Les Liaisons dangereuses/Lettre 161
Lettre CLXI.
Être cruel & malfaisant, ne te lasseras-tu point de me persécuter ? Ne te suffit-il pas de m’avoir tourmentée, dégradée, avilie, veux-tu me ravir jusqu’à la paix du tombeau ? Quoi ! dans ce séjour de ténèbres où l’ignominie m’a forcée de m’ensevelir, les peines sont-elles sans relâche, l’espérance est-elle méconnue ? Je n’implore point une grâce que je ne mérite point : pour souffrir sans me plaindre, il me suffira que mes souffrances n’excèdent pas mes forces. Mais ne rends pas mes tourments insupportables. En me laissant mes douleurs, ôte-moi le cruel souvenir des biens que j’ai perdus.
Quand tu me les as ravis, n’en retrace plus à mes yeux la désolante image. J’étais innocente & tranquille : c’est pour t’avoir vu que j’ai perdu le repos ; c’est en t’écoutant que je suis devenue criminelle. Auteur de mes fautes, quel droit as-tu de les punir ?
Où sont les amis qui me chérissaient, où sont-ils ? mon infortune les épouvante. Aucun n’ose m’approcher. Je suis opprimée, & ils me laissent sans secours ! Je meurs, & personne ne pleure sur moi. Toute consolation m’est refusée. La pitié s’arrête sur les bords de l’abîme où le criminel se plonge. Les remords le déchirent, & ses cris ne sont pas entendus !
Et toi, que j’ai outragé ; toi, dont l’estime ajoute à mon supplice ; toi, qui seul enfin aurais le droit de te venger, que fais-tu loin de moi ? Viens punir une femme infidèle. Que je souffre enfin des tourments mérités. Déjà je me serais soumise à ta vengeance ; mais le courage m’a manqué pour t’apprendre ta honte. Ce n’était point dissimulation, c’était respect. Que cette lettre au moins t’apprenne mon repentir. Le ciel a pris ta cause ; il te venge d’une injure que tu as ignorée. C’est lui qui a lié ma langue & retenu mes paroles ; il a craint que tu ne me remisses une faute qu’il voulait punir. Il m’a soustraite à ton indulgence, qui aurait blessé sa justice.
Impitoyable dans sa vengeance, il m’a livrée à celui-là même qui m’a perdue. C’est à la fois pour lui & par lui que je souffre. Je veux le fuir en vain ; il me suit ; il est là, il m’obsède sans cesse. Mais qu’il est différent de lui-même ! Ses yeux n’expriment plus que la haine & le mépris. Sa bouche ne profère que l’insulte & le reproche. Ses bras ne m’entourent que pour me déchirer. Qui me sauvera de sa barbare fureur ?

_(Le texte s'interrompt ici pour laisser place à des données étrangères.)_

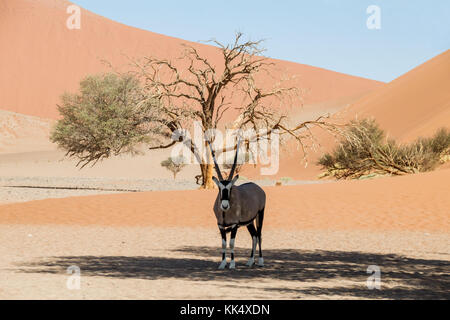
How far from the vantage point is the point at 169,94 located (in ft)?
99.8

Mais quoi ! c’est lui… Je ne me trompe pas ; c’est lui que je revois. O mon aimable ami ! reçois-moi dans tes bras ; cache-moi dans ton sein : oui, c’est toi, c’est bien toi ! Quelle illusion funeste m’avait fait te méconnaître ? combien j’ai souffert dans ton absence ! Oh ! ne nous séparons plus, ne nous séparons jamais. Laisse-moi respirer. Sens comme mon cœur palpite ! Ah ! ce n’est plus de crainte, c’est la douce émotion de l’amour. Pourquoi te refuses-tu à mes tendres caresses ? Tourne vers moi tes doux regards ! Quels sont ces liens que tu cherches à rompre ? pour qui prépares-tu cet appareil de mort ? qui peut altérer ainsi tes traits ? que fais-tu ? Laisse-moi : je frémis ! Dieu ! c’est ce monstre encore ! Mes amies, ne m’abandonnez pas. Vous qui m’invitiez à le fuir, aidez-moi à le combattre ; & vous qui, plus indulgente, me promettiez de diminuer mes peines, venez donc auprès de moi. Où êtes-vous toutes deux ? S’il ne m’est plus permis de vous revoir, répondez au moins à cette lettre ; que je sache que vous m’aimez encore.

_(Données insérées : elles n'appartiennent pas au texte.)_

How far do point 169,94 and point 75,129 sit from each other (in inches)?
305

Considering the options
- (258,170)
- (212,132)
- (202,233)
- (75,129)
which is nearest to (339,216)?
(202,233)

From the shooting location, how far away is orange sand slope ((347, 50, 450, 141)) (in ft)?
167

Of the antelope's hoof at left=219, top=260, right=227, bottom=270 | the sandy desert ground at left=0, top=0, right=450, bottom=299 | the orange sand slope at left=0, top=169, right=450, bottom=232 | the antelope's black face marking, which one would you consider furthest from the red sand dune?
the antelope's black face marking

Laisse-moi donc, cruel ! quelle nouvelle fureur t’anime ? Crains-tu qu’un sentiment doux ne pénètre jusqu’à mon âme ? Tu redoubles mes tourments ; tu me forces de te haïr. Oh ! que la haine est douloureuse ! comme elle corrode le cœur qui la distille ! Pourquoi me persécutez-vous ? que pouvez-vous encore avoir à me dire ? ne m’avez-vous pas mise dans l’impossibilité de vous écouter comme de vous répondre ? N’attendez plus rien de moi. Adieu, monsieur.